* **ABOUT THIS EXERCISE**
In the records below, find the line with "Barbara Anderson Uncensored: Eyewitness" and the line with "Taylor Stoehr - Ici, maintenant"; return exactly those lines and every line between them.

BEGIN SOURCE DATA

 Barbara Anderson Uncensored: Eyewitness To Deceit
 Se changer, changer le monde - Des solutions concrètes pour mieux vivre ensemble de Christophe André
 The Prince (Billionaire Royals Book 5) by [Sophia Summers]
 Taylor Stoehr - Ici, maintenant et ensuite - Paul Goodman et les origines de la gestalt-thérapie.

END SOURCE DATA
BEGIN SOURCE DATA

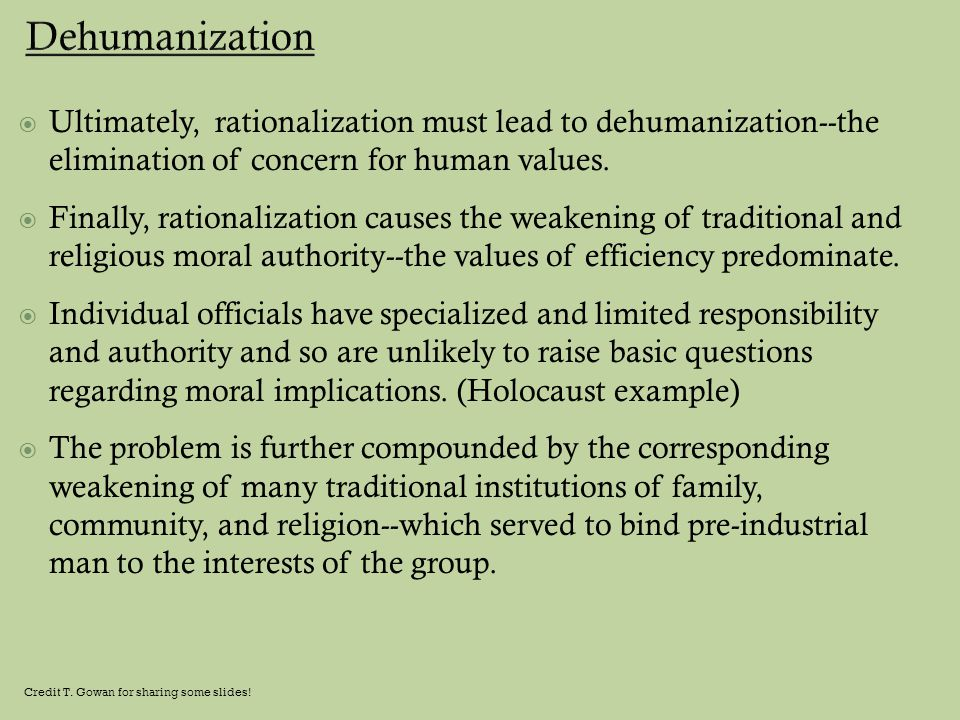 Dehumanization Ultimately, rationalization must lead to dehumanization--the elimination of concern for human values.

END SOURCE DATA
BEGIN SOURCE DATA

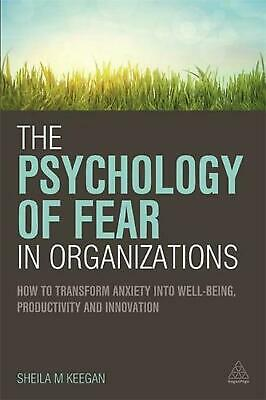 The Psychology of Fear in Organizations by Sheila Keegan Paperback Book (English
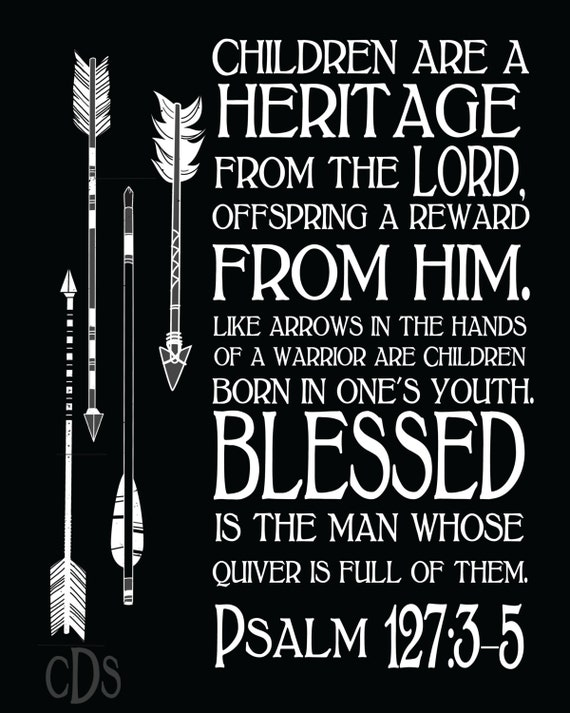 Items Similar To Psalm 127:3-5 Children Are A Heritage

END SOURCE DATA

* **SOLUTION TO THE PROBLEM**
 Barbara Anderson Uncensored: Eyewitness To Deceit
 Se changer, changer le monde - Des solutions concrètes pour mieux vivre ensemble de Christophe André
 The Prince (Billionaire Royals Book 5) by [Sophia Summers]
 Taylor Stoehr - Ici, maintenant et ensuite - Paul Goodman et les origines de la gestalt-thérapie.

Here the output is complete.